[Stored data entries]
Segment Open
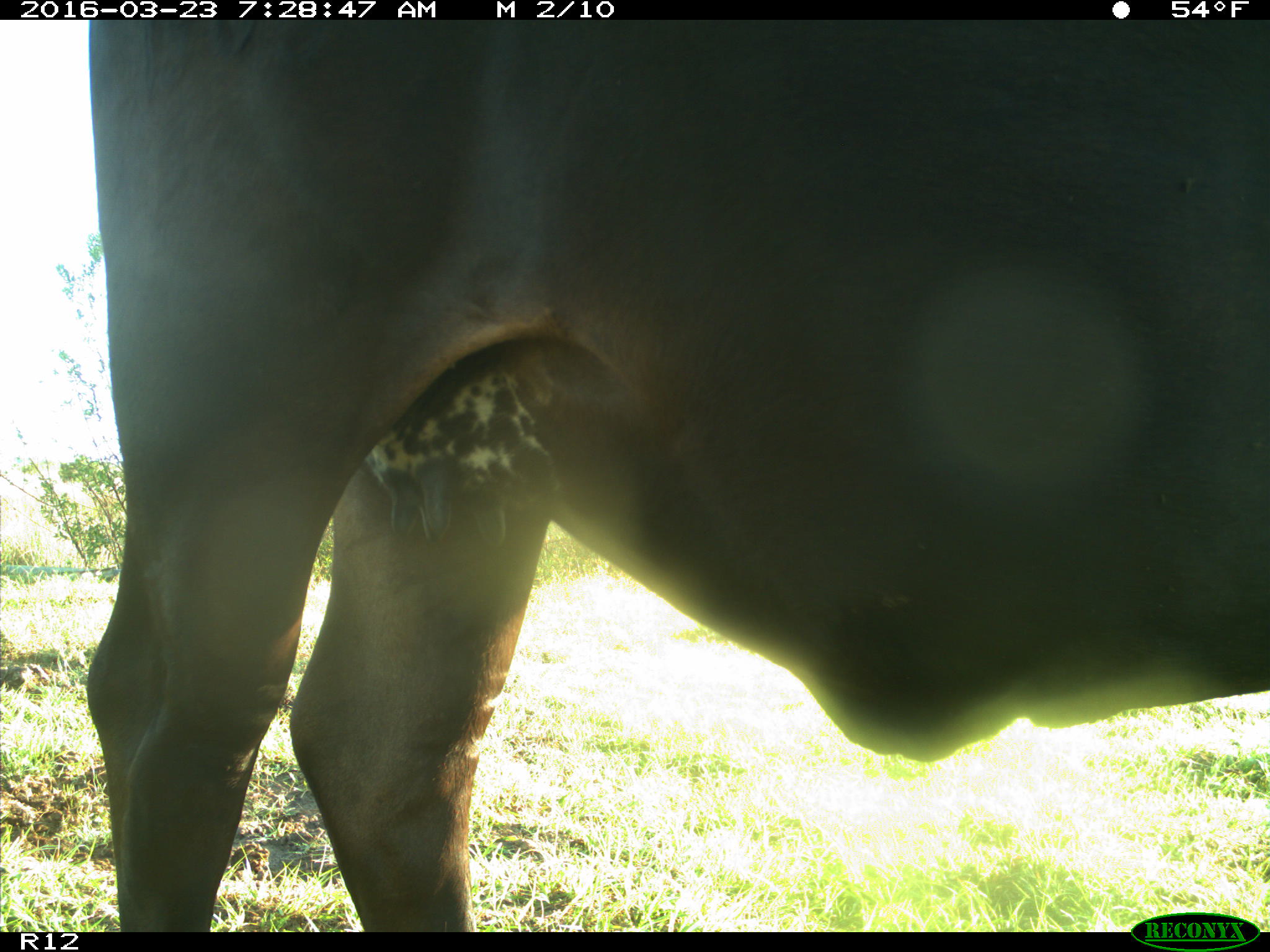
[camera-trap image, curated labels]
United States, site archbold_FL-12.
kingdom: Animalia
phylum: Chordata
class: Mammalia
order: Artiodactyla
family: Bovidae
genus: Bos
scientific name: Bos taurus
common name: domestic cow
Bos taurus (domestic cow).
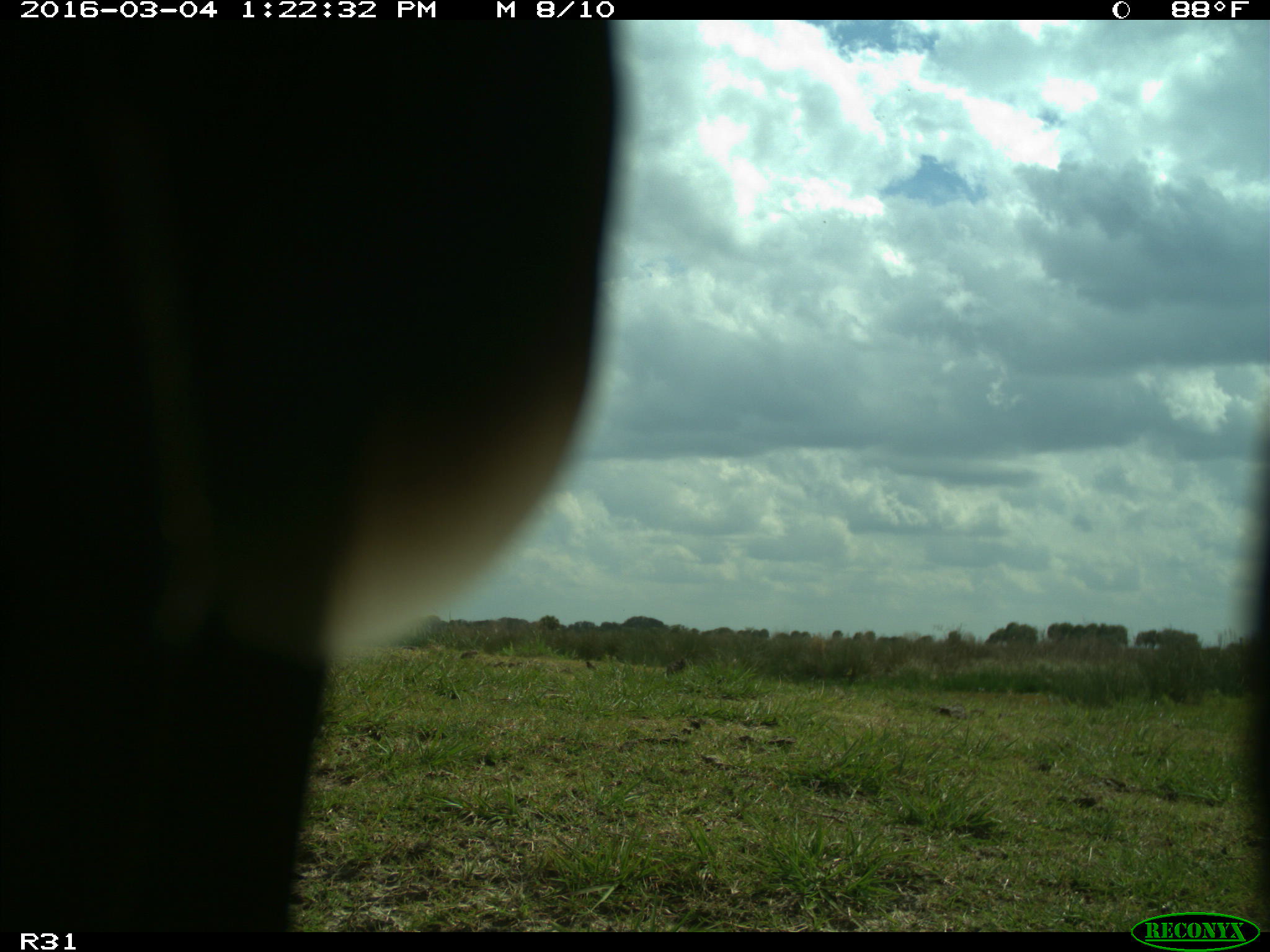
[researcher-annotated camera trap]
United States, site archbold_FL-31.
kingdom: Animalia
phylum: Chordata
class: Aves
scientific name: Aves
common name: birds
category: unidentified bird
Segment Closed
Work to be completed
Find the lines above that contain the string "site" and answer with how many there are, nothing else.

Task response
2